§ DATASET

* * * * *

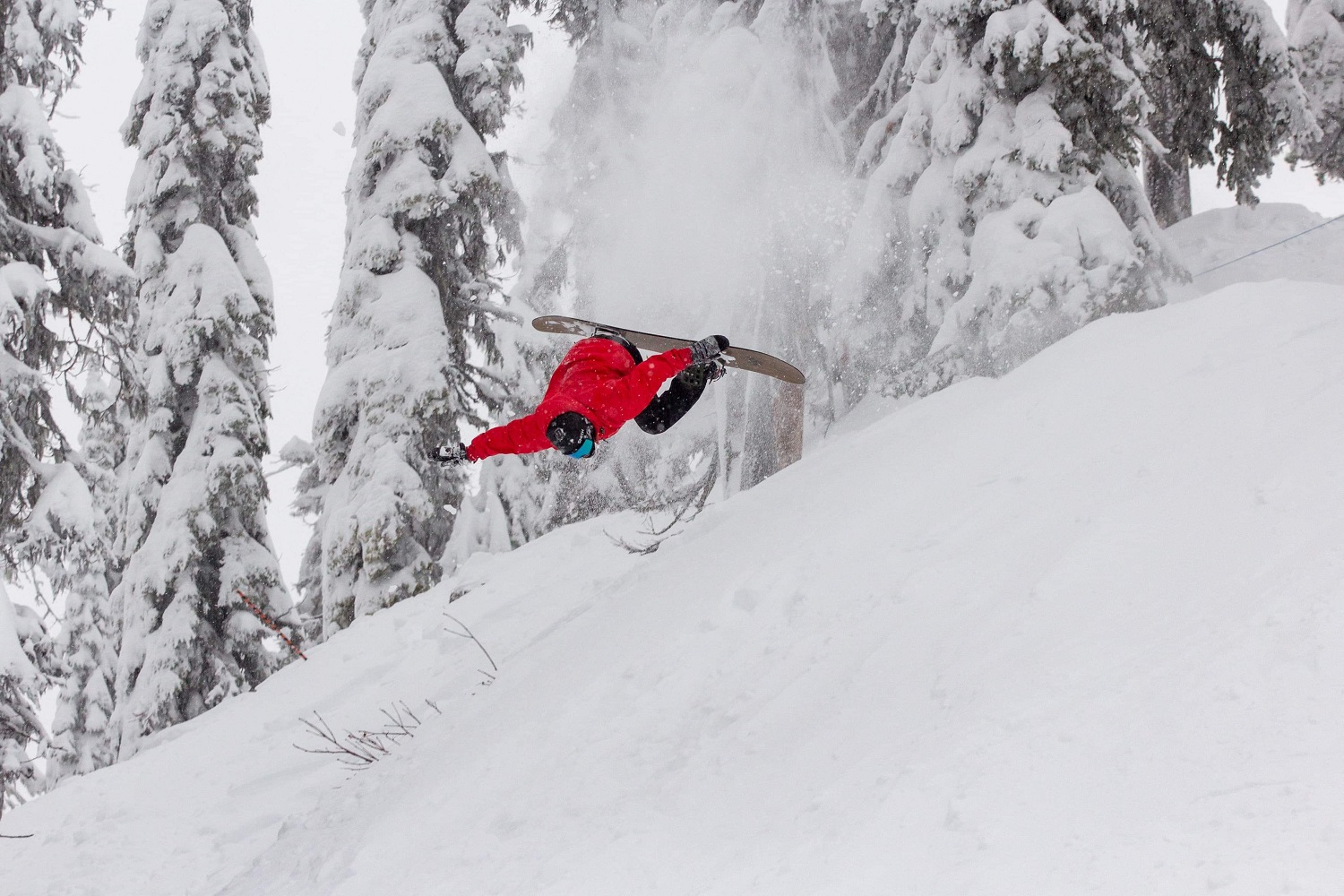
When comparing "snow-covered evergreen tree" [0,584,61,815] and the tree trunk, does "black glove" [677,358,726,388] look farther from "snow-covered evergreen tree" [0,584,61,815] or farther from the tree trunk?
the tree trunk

* * * * *

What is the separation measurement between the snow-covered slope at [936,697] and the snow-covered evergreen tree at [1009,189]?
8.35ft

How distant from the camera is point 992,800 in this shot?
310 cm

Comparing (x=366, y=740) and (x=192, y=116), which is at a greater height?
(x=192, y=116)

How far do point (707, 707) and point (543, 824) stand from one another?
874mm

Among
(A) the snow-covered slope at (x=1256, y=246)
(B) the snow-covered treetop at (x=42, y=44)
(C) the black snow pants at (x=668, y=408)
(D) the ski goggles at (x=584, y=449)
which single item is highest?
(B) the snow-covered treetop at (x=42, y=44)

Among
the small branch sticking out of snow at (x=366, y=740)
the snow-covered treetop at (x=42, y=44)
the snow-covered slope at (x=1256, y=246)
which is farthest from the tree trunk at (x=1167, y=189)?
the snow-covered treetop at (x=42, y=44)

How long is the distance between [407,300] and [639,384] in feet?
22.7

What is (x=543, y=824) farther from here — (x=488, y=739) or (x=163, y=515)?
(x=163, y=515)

* * * * *

§ REQUEST
Pull out every line of the items above that contains the word "from", matching its case exactly.

§ FINAL RESULT
When comparing "snow-covered evergreen tree" [0,584,61,815] and the tree trunk, does "black glove" [677,358,726,388] look farther from "snow-covered evergreen tree" [0,584,61,815] or farther from the tree trunk?
How distant from the camera is point 992,800 in this shot?
How far do point (707, 707) and point (543, 824) stand from one another?
which is farthest from the tree trunk at (x=1167, y=189)?
What is (x=543, y=824) farther from here — (x=488, y=739) or (x=163, y=515)?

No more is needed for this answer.